LOW POWER ANALOG CIRCUITRY FOR ARTIFICIAL NEURAL NETWORKS
A low power analog Long Short-Term Memory (LSTM) recurrent neural network has an input layer, an array of Adaptive Filter Unit for Analog LSTM, a linear projection layer, and an output layer. The output layer has multiple nonlinear amplifiers, a nonlinear element with a sigmoidal input-output characteristic function, and a time-constant adjustable, nonlinear, low pass filter that provides the memory function of the LSTM. The LSTM memory is used with mismatch-robust weights determined by learning by computation of optimal weights values, wherein the objective function minimizes misdetection probability, and used to process a signal to detect events.
1 . A current-mode low-pass filter, comprising:
a state input configured to receive an input current representing a state variable;
a state node configured to provide a filtered state current; and
a control input configured to receive a control signal z that sets a time constant of the low-pass filter to govern a rate at which the filtered state current is updated relative to the input current.
2 . The current-mode low-pass filter of claim 1 , wherein the control signal z is an analog signal.
3 . The current-mode low-pass filter of claim 1 , wherein a decrease in the control signal z increases the time constant.
4 . The current-mode low-pass filter of claim 1 , wherein an increase in the control signal z decreases the time constant.
5 . The current-mode low-pass filter of claim 1 , wherein the filter is configured as a first-order continuous-time low-pass filter.
6 . The current-mode low-pass filter of claim 1 , wherein the state node is coupled to a capacitive element configured to store the state variable.
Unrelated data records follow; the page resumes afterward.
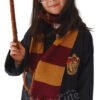 Cosplay Harry Potter Disfraz  Túnica + Gafas + Varita Traje Completo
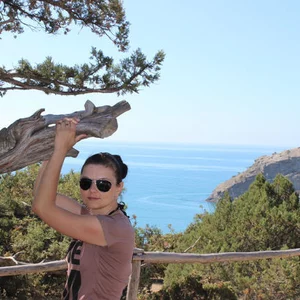 Tasya's photo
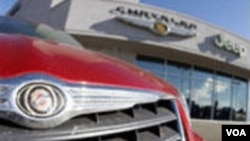 Fiat afirma que las ventas de noviembre marcan el 68 mes consecutivo que las ventas aumentan desde el 2000.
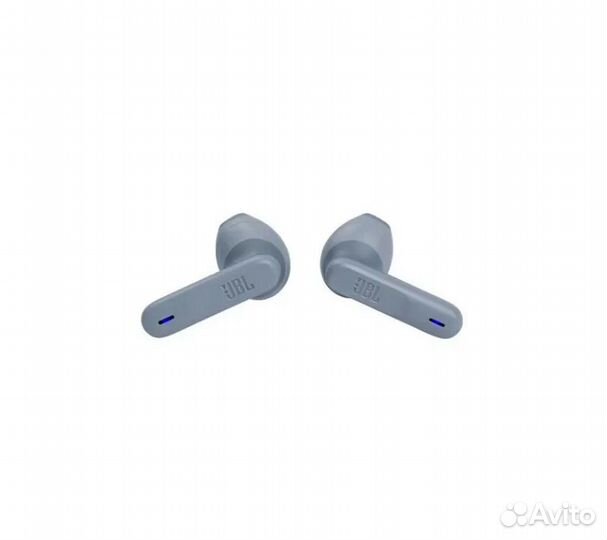 Наушники JBL Wave 300TWS, синий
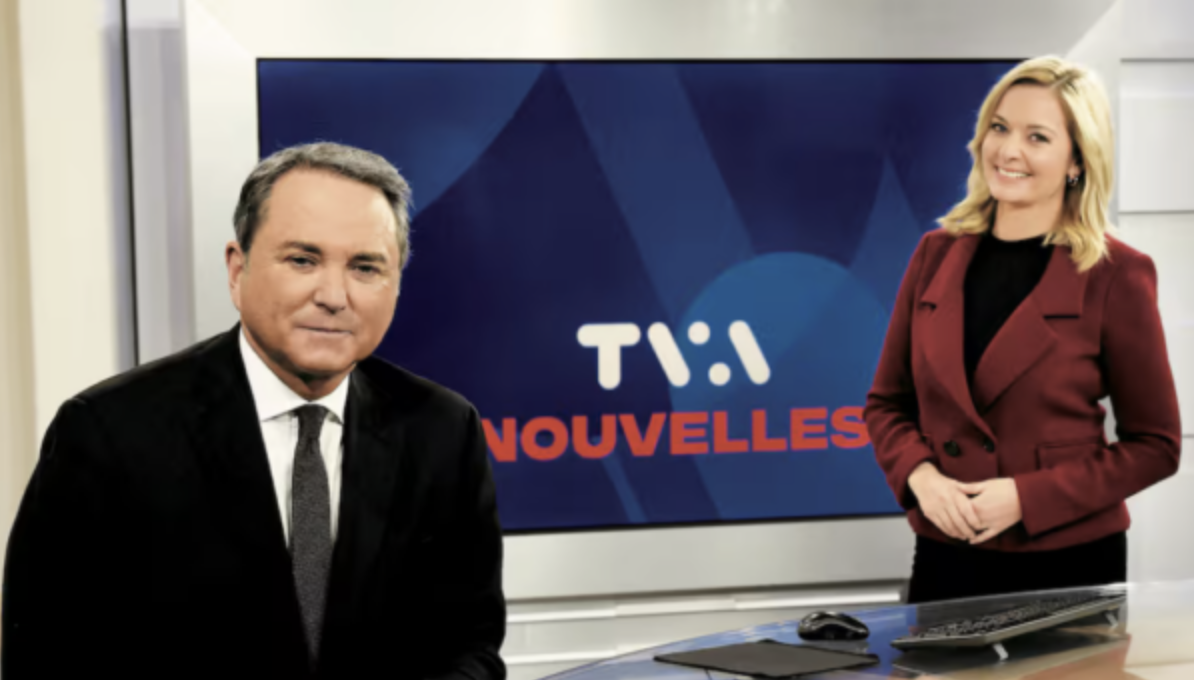 « Des choix difficiles » : L'annonce crève-cœur de TVA qui met fin à une autre série 1 « Des choix difficiles » : L'annonce crève-cœur de TVA qui met fin à une autre série Capture le 2026 05 23 a 06.08.33 « Des choix difficiles » : L'annonce crève-cœur de TVA qui met fin à une autre série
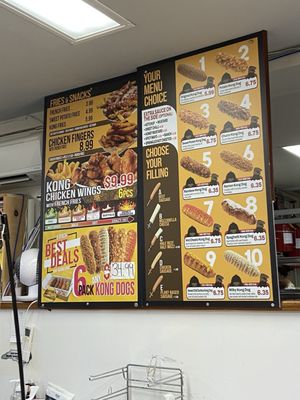 K-Town Market (Kim's Asian Market) | Asian grocery store, Korean food NC by null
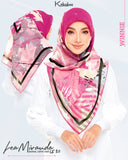 LEA MIRANDA 8.0 WINNIE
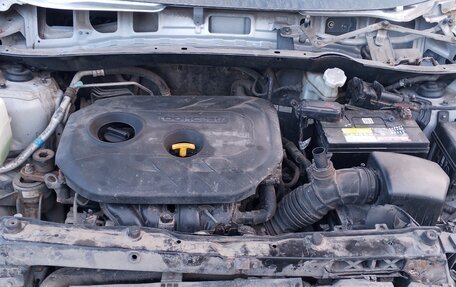 Hyundai ix35 I рестайлинг, 2014 год, 640 000 рублей, 6 фотография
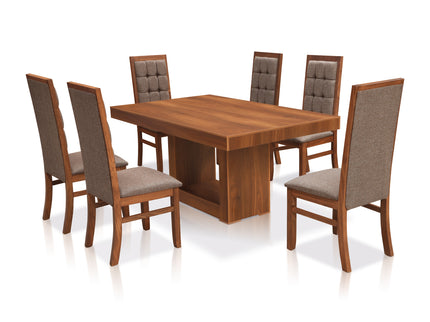 ANTECOMEDOR ZAFIRO 6S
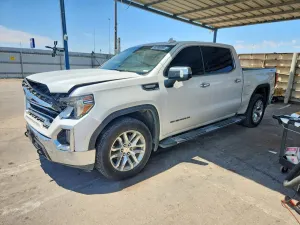 GMC Sierra 5.3L 8 2019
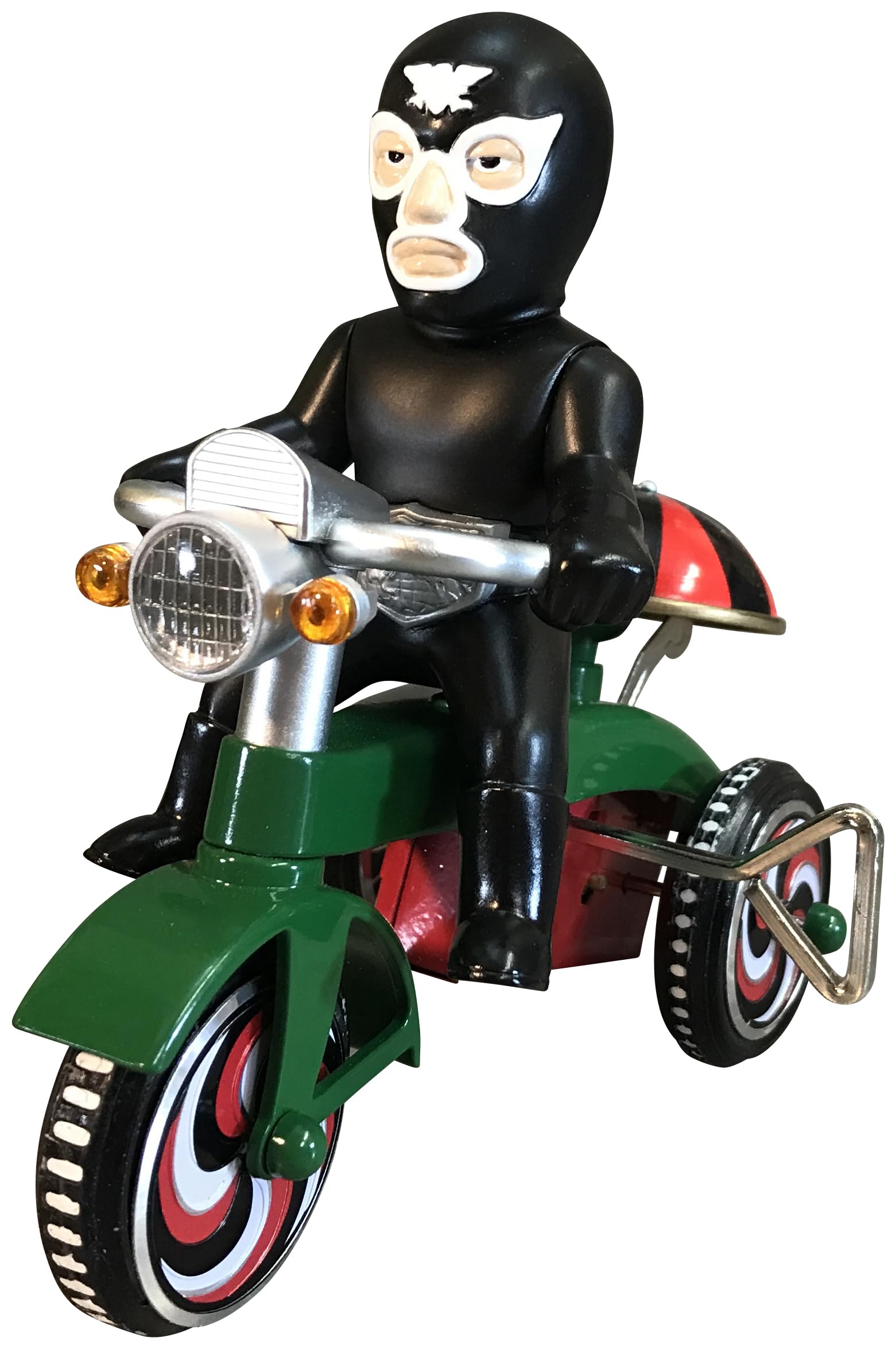 Amazon.co.jp: アート・ストーム EX三輪車 ショッカー戦闘員 Bタイプ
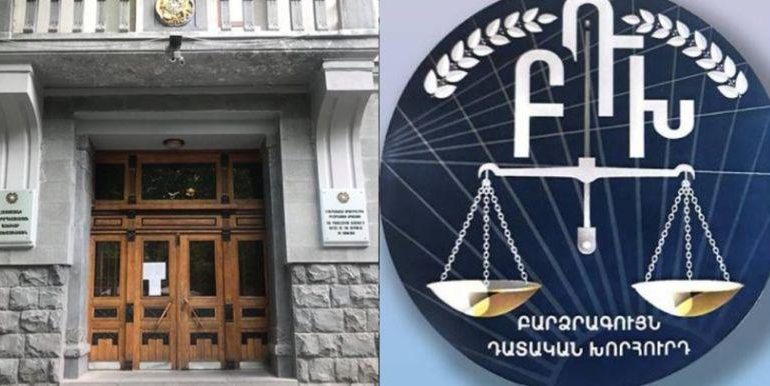История одного преступника: как рецидивист рассорил ВСС и прокуратуру Армении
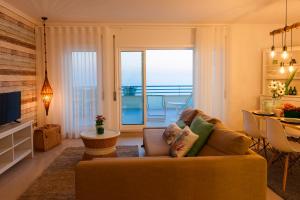 Gallery image of Home Sweet Praia Penthouse in Nazaré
7 . The current-mode low-pass filter of claim 6 , wherein the capacitive element is integrated on a semiconductor substrate.
8 . The current-mode low-pass filter of claim 1 , wherein the control input comprises a bias current source controlled by the control signal z.
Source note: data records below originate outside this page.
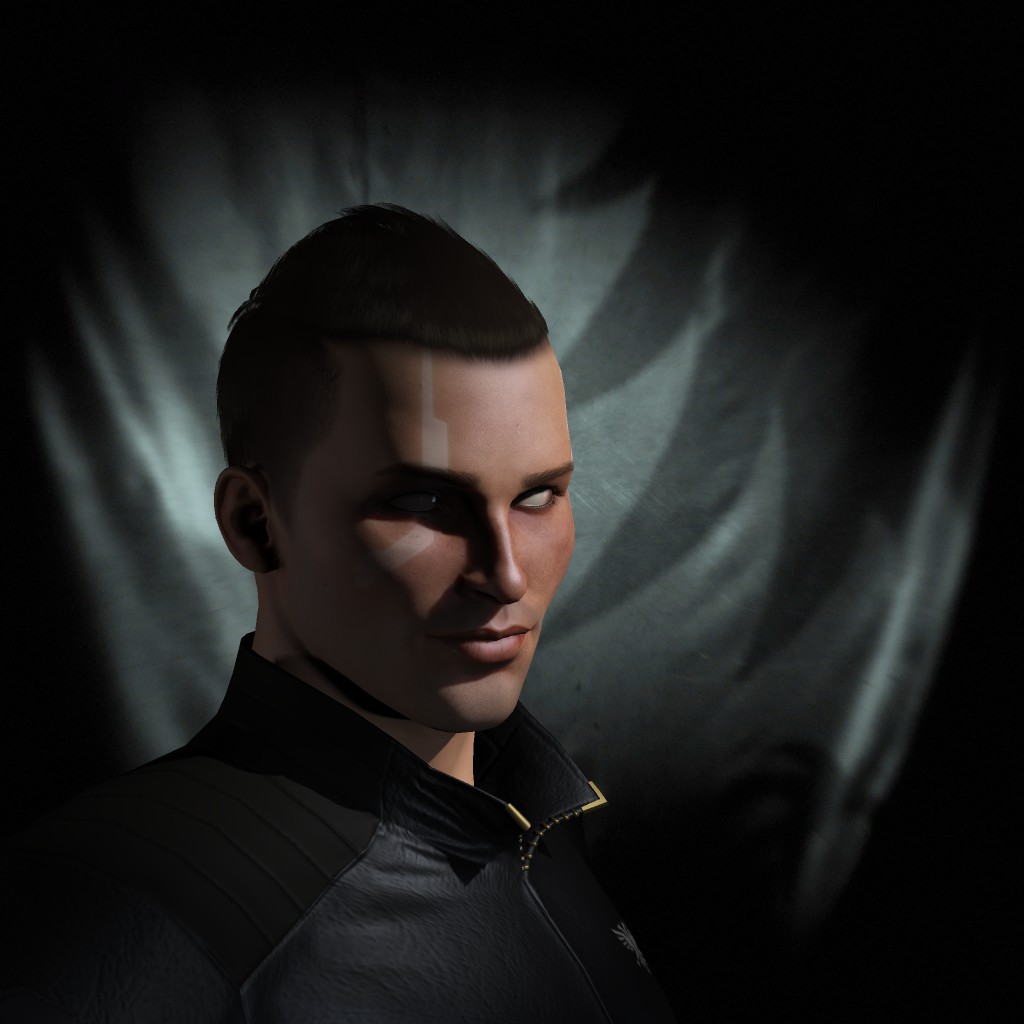 Kipp Crendraven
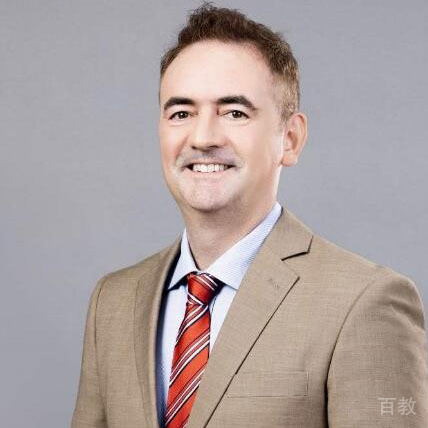 Kenneth Kitchen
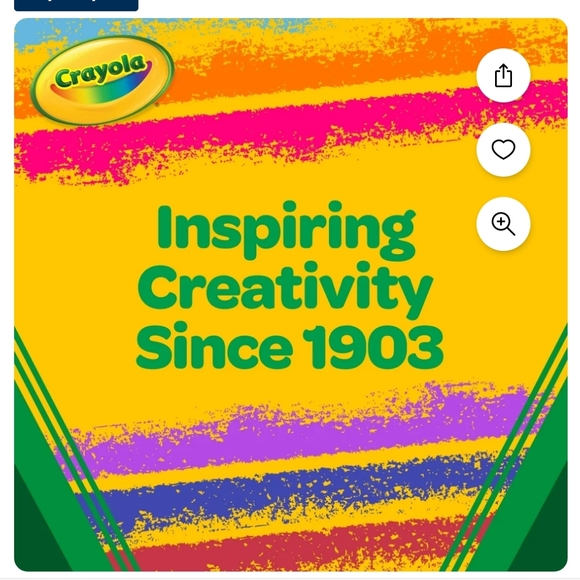 Crayola Pokémon Charmande Art Case - Picture 8 of 8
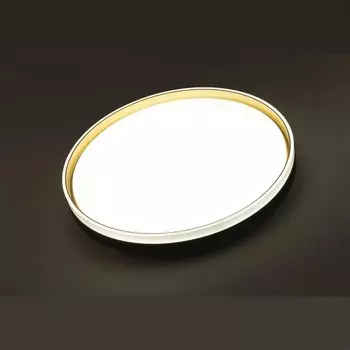 Светильник SAVI LED 72Вт 3000-6300K D490 IP43, с ПДУ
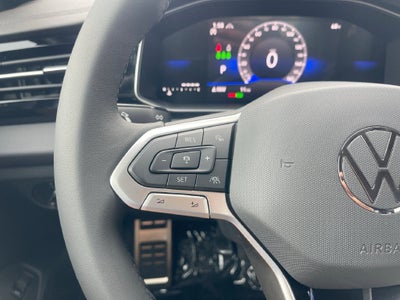 2027 Volkswagen Jetta 1.5T Sport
9 . The current-mode low-pass filter of claim 1 , wherein the filter is configured to impede updating of the filtered state current when the control signal z is below a predetermined threshold.
10 . The current-mode low-pass filter of claim 1 , wherein the control signal z is generated in response to a nonlinear activation function, input to the nonlinear activation function including a weighted summation of one or more input signals to an analog recurrent neural network and one or more prior state signals of the analog recurrent neural network.
11 . The current-mode low-pass filter of claim 10 , wherein the nonlinear activation function has a sigmoidal or clipped softplus characteristic.
12 . The current-mode low-pass filter of claim 10 , wherein the nonlinear activation function is implemented using a diode-connected transistor.
13 . The current-mode low-pass filter of claim 1 , wherein the filtered state current saturates when the input current exceeds a predetermined threshold.
14 . The current-mode low-pass filter of claim 12 , wherein the filter is integrated in an analog recurrent neural network cell.
15 . The current-mode low-pass filter of claim 1 , wherein the filtered state current is fed back as an input to the low-pass filter to provide state retention over time.
16 . A method of controlling a state update using a current-mode low-pass filter, comprising:
receiving an input current at a state input of the current-mode low-pass filter, the input current representing a state variable;
applying a control signal z to a control input of the current-mode low-pass filter to set a time constant of the low-pass filter; and
producing, at a state node of the current-mode low-pass filter, a filtered state current that is updated relative to the input current at a rate governed by the time constant.
17 . The method of claim 16 , wherein applying the control signal z comprises decreasing the control signal z to increase the time constant and thereby impede updating of the filtered state current.
18 . The method of claim 16 , wherein applying the control signal z comprises increasing the control signal z to decrease the time constant and thereby increase a rate of updating of the filtered state current.
19 . The method of claim 16 , further comprising storing the filtered state current on a capacitive element coupled to the state node to retain the state variable over time.
20 . The method of claim 16 , further comprising generating the control signal z using a nonlinear activation function having a sigmoidal or clipped softplus characteristic, input to the nonlinear activation function including a weighted summation of one or more input signals to an analog recurrent neural network and one or more prior state signals of the analog recurrent neural network.